• **Text section**:
- - - - -

The most obvious structure-activity relationship (SAR) concerns the esters 6, 7, and their acid counterparts 2 and 1: the free acids possessed cytotoxic activity at micromolar concentrations, while the relevant esters were inactive. Similarly, plakortic acid (5) was more potent (about 10-fold) than its natural ester plakortin (3). Moreover, the side chain did not have any influence on the cytotoxicity (compare 1 and 5). In contrast, the size of the endoperoxide ring (five-membered vs. six-membered) was important, with the six-membered 6-epi-plakortide H acid (1) being 10-fold more active than the five-membered endoperoxide plakortide E (2) with the same side chain. Plakortide E (2) and its methyl ester (6) also possess a double bond activated by an electron-withdrawing substituent (acid or ester) for nucleophilic attack [50], which might also contribute to cytotoxicity. However, the data did not support this assumption, since the methyl ester of plakortide E (6) which also contains the activated double bond was inactive.

The inactivity or lower activity of the ester derivatives compared to their acid counterparts was in line with previous findings. For the plakortide H acid and its methyl ester, high cytotoxic effects (IC₅₀ <0.7 µg/mL) and inactivity (>100 µg/mL), respectively, were found against the cell lines NIH3T3 (mouse embryo fibroblast), SSVNIH3T3 (Simian sarcoma virus-transformed NIH3T3), and KA3IT (virally transformed NIH3T3) [28]. Cytotoxic activity against tumor cells (including CCRF-CEM) was also reported for the acids plakortide M and N [29]. On the other hand, plakortide F as the methyl ester with a six-membered endoperoxide structure showed some activity against cancer cell lines [51]. Taking into account the facile hydrolysis of methyl esters in vivo but also within cells, the question arises whether the cytotoxic activity of these esters could be attributed at least in part to their acid forms. For the activity in vivo, the methyl esters might be more favourable due to better membrane permeability properties and oral availability compared to the acids. Furthermore, they may act as typical ester pro-drugs.

- - - - -

• **Information**:
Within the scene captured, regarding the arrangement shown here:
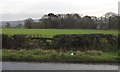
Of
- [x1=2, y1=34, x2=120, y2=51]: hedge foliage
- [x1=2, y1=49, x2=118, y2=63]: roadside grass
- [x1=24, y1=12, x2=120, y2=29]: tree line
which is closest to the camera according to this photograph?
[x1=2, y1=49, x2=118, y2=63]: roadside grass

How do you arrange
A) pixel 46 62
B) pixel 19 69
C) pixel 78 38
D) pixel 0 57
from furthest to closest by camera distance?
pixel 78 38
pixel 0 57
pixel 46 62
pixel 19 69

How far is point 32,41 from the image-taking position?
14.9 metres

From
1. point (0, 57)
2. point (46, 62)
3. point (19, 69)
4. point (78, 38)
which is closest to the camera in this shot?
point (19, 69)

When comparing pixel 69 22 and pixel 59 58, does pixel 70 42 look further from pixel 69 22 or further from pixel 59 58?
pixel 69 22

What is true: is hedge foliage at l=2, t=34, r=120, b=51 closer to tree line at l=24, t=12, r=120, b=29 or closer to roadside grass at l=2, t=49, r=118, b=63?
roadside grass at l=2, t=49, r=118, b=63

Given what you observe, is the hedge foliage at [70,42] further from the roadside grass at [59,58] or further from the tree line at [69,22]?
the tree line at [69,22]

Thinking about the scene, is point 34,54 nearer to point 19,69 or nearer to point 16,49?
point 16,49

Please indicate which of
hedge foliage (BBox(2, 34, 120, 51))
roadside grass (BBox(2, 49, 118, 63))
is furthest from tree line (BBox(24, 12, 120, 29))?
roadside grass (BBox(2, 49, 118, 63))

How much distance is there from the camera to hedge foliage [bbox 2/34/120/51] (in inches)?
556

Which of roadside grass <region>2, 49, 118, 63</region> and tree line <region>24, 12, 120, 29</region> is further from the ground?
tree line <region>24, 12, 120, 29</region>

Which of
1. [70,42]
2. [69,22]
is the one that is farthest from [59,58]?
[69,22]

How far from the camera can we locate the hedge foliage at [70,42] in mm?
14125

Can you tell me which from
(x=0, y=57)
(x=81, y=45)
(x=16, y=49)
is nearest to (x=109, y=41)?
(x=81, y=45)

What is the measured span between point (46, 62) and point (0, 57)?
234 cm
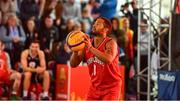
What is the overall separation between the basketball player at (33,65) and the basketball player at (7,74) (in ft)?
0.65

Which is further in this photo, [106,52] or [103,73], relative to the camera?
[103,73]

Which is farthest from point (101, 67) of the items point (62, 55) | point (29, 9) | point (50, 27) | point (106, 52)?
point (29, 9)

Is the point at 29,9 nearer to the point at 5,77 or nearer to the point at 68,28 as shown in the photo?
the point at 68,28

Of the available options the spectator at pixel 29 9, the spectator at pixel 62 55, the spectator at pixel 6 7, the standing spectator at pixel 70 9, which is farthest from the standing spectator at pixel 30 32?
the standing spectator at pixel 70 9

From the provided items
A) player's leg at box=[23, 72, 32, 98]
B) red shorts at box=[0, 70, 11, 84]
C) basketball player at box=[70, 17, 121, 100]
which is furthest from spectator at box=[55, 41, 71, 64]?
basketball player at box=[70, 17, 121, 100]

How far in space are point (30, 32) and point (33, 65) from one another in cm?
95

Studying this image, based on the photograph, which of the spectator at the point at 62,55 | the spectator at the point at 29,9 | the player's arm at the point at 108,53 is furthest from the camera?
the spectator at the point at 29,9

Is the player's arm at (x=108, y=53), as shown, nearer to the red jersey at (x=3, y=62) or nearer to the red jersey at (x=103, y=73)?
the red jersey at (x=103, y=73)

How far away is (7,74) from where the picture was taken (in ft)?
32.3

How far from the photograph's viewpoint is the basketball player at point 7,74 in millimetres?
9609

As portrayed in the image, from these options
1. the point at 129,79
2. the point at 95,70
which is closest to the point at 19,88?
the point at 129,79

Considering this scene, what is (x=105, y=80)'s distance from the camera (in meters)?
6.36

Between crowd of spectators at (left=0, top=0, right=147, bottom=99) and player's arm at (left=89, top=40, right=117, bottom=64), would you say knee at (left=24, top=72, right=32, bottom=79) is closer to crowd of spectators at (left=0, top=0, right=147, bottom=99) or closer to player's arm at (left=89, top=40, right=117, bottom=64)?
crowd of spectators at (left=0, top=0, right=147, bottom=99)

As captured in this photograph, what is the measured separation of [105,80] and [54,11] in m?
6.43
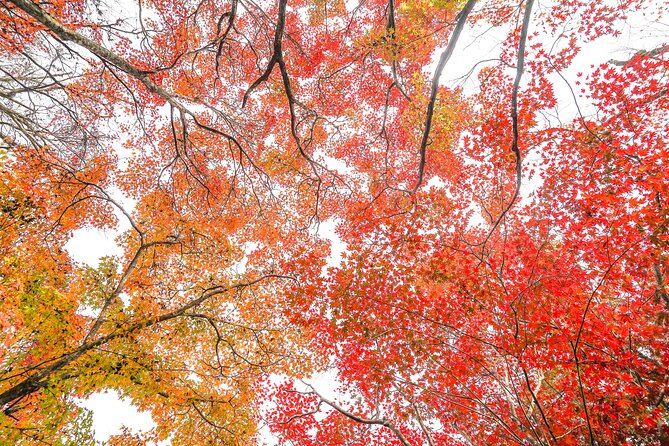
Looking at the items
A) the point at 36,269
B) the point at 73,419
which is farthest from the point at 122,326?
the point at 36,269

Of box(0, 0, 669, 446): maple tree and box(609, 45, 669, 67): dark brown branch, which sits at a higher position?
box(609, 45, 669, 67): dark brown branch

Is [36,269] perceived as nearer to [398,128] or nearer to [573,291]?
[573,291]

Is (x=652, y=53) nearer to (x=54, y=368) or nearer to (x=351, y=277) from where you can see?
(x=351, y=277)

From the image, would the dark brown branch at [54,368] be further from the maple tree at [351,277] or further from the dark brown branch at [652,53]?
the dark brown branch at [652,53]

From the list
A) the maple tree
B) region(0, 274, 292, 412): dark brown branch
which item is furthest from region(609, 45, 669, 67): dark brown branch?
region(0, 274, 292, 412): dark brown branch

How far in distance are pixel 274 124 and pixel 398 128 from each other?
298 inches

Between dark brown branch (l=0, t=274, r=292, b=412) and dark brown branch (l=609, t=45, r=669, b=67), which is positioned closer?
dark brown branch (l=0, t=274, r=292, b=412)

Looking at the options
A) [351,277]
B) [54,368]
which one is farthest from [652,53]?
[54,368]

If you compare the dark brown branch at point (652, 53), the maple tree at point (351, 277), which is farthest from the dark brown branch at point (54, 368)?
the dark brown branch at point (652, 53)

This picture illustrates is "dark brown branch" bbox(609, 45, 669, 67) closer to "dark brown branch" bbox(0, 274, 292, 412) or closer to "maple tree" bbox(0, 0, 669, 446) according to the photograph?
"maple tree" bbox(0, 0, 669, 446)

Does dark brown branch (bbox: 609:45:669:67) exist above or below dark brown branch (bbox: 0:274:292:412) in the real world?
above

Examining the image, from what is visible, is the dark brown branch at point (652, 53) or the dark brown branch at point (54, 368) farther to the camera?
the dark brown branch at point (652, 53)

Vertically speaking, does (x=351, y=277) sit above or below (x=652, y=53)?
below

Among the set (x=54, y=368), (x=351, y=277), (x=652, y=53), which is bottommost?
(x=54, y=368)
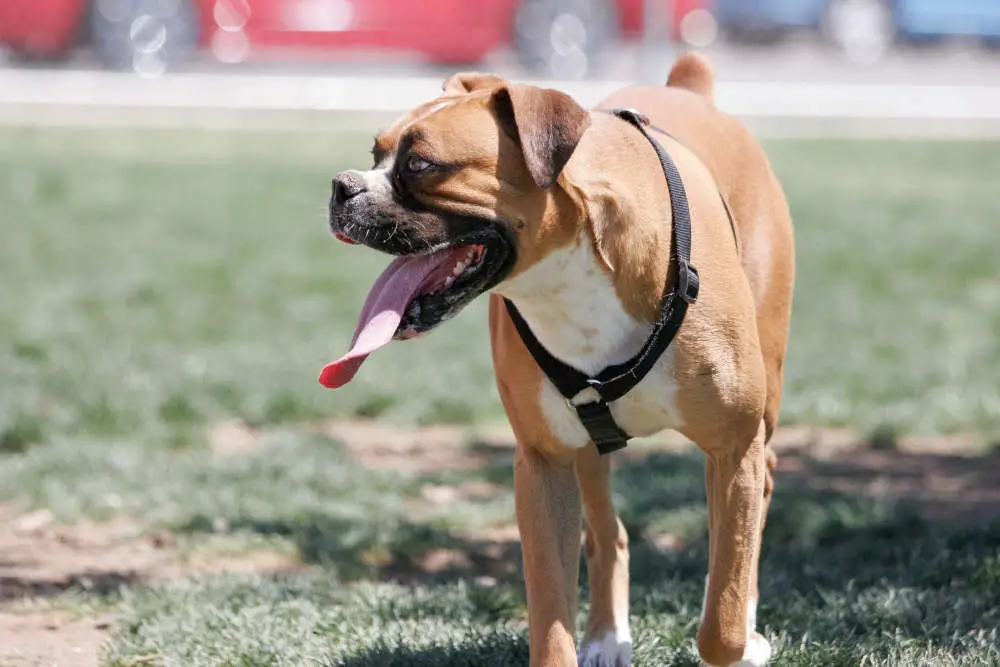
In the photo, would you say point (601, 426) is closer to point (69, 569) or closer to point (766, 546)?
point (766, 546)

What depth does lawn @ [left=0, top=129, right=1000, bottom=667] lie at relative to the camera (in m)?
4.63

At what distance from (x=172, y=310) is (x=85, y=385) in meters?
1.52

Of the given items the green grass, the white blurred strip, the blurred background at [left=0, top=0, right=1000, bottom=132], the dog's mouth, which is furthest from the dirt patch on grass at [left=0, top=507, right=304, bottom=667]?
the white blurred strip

- - - - -

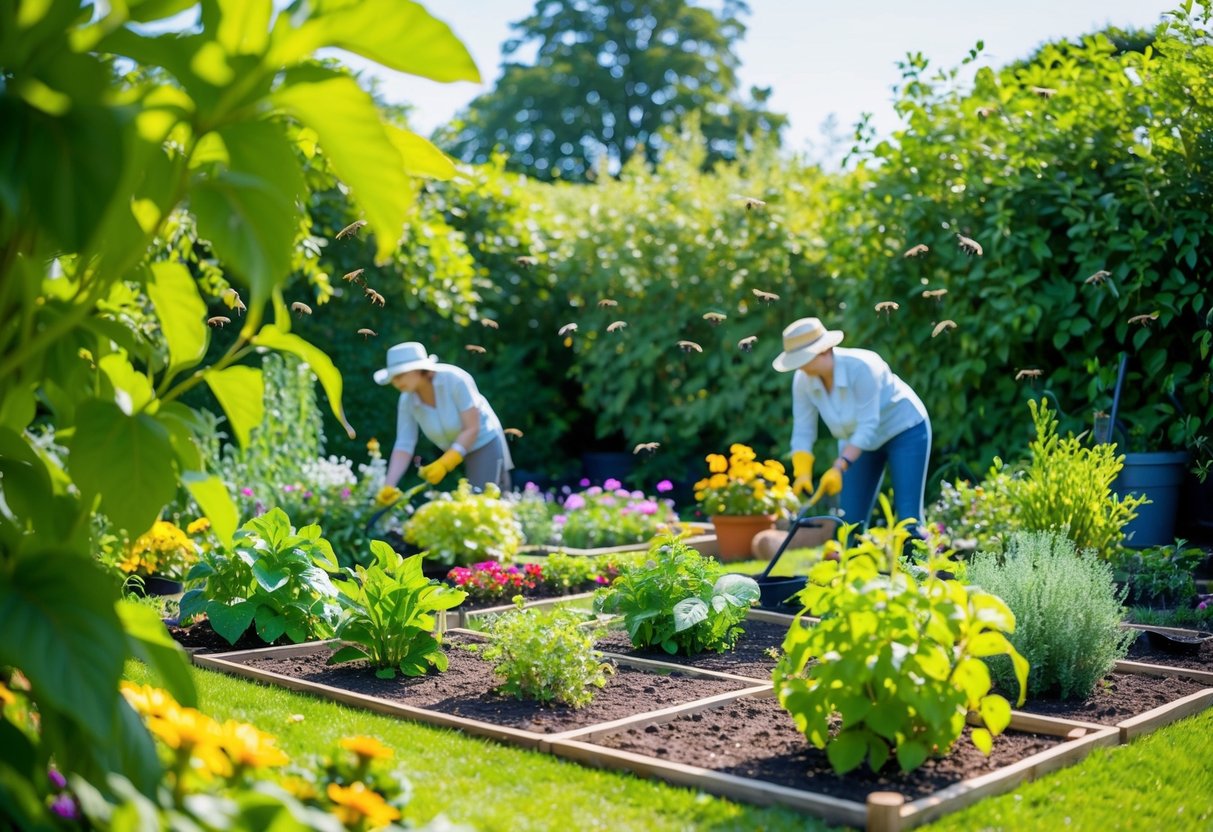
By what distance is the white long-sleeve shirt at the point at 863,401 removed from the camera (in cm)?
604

- - - - -

• **Prompt 1**: Translate this sentence from the passage on plakortide cytotoxicity into Spanish: "Similarly, plakortic acid (5) was more potent (about 10-fold) than its natural ester plakortin (3)."
• **Prompt 2**: Pick up the passage on plakortide cytotoxicity right after its final sentence and keep writing.

• **Written response 1**: De manera similar, el ácido plakórtico (5) fue más potente (unas 10 veces) que su éster natural, la plakortina (3).

• **Written response 2**:
The degree of resistance of the seven compounds was >1 in all cases, i.e., compounds were more effective against the sensitive cells than against the resistant cells. Plakortic acid (5), with comparable IC₅₀ values for both cell lines (0.19 µM and 0.24 µM for the sensitive and resistant cells, respectively) seems to be the most promising derivative, since it was highly potent and the resistance ratio was still around 1. However, owing to the fact that CEM/ADR5000 reveal high degrees of cross-resistance (in the range of hundreds to thousands) to standard drugs such as doxorubicin, daunorubicin, vincristine, vinblastine, paclitaxel, docetaxel, and others (Table 2) [49], it is well justified that compounds with degrees of resistance below or around two can be considered as being active against multidrug-resistant cells. In light of better pharmacokinetic properties, the ester derivative plakortin (3), which is not as active but displays a similar resistance ratio, may even be the better candidate for further evaluation.

In summary, we present the cytotoxic properties of several plakortide acids and esters. The SAR studies confirmed that the cytotoxic activity is related to the peroxide function as previously shown [52]. In addition, we found that it is also related to the chemical properties of the acid group, versus the ester. Further evaluations will therefore address this question in more detail.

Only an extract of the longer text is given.